La musique arabe, et en particulier celle du عود (‘ûd) de concert de
la
fin du XXème siècle, mérite d'être analysée dans toute sa complexité.
L’objet de
cet article est de mettre en évidence un nombre considérable d'aspects
qui ont été fort peu abordés dans les analyses précédentes. En donnant
la prépondéronce à l'écoute, plusieurs correspondances ont pu être
dégagées entre l’analyse formelle et l'exploration d’une pensée
compositionnelle. Le choix de L'abri
d’al-Amiriyya
de Naseer Shamma
renvoie aux métamorphoses que le عود (‘ûd) a nettement
subi sur les
plans de la composition et de l’interprétation. Les niveaux de
segmentation abordés au cours des lignes précédentes ont mis en valeur
quelques manières de "voir" l'œuvre en question ; certes différentes
mais éventuellement complémentaires quant à la conception du compositeur.[20]
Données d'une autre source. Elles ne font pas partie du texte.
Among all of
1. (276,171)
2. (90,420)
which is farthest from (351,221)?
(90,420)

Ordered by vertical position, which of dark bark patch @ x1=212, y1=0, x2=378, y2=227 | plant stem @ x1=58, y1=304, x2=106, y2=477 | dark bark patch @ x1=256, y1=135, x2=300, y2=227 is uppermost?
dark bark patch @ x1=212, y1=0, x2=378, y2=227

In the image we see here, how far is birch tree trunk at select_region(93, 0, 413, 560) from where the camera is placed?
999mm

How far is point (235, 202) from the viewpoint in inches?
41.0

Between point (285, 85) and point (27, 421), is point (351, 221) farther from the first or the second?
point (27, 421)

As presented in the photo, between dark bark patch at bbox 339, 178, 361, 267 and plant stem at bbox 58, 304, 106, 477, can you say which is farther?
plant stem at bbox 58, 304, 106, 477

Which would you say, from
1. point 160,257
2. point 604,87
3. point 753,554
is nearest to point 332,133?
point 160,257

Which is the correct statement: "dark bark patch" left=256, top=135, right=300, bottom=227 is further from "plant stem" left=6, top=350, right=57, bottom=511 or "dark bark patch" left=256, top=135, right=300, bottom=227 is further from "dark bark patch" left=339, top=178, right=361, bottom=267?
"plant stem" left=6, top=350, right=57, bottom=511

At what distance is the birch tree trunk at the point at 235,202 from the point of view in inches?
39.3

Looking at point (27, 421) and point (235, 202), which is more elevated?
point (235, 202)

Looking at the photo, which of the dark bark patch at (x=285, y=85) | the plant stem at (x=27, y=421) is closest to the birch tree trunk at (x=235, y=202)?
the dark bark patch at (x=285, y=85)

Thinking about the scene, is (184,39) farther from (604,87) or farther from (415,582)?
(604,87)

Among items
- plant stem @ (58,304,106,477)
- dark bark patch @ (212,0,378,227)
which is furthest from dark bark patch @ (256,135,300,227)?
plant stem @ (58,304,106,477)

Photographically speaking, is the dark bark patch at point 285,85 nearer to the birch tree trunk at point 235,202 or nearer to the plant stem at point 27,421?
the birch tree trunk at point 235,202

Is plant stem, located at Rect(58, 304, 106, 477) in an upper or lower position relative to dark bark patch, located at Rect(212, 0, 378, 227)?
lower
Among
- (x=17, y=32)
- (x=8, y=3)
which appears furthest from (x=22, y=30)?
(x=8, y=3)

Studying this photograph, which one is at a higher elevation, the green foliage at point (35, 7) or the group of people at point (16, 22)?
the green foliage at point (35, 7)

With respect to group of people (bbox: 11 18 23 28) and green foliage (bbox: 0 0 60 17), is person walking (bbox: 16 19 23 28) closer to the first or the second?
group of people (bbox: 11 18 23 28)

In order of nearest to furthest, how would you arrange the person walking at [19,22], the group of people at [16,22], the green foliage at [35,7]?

L'analyse auditive a permi de mettre en évidence des aspects
fondamentaux de l'œuvre de Shamma. Malgré la part de subjectivité
inhérente à cette approche, nous parvenons à réaliser une
interprétation concrète de la réalité compositionnelle et
interprétative. En outre, la complémentarité dégagée entre la forme
d'onde et la
vue spectrale de l'œuvre constitue un résultat analytique important qui
nous a permi de mettre en valeur la manière dont les éléments
compositionnels sont régis.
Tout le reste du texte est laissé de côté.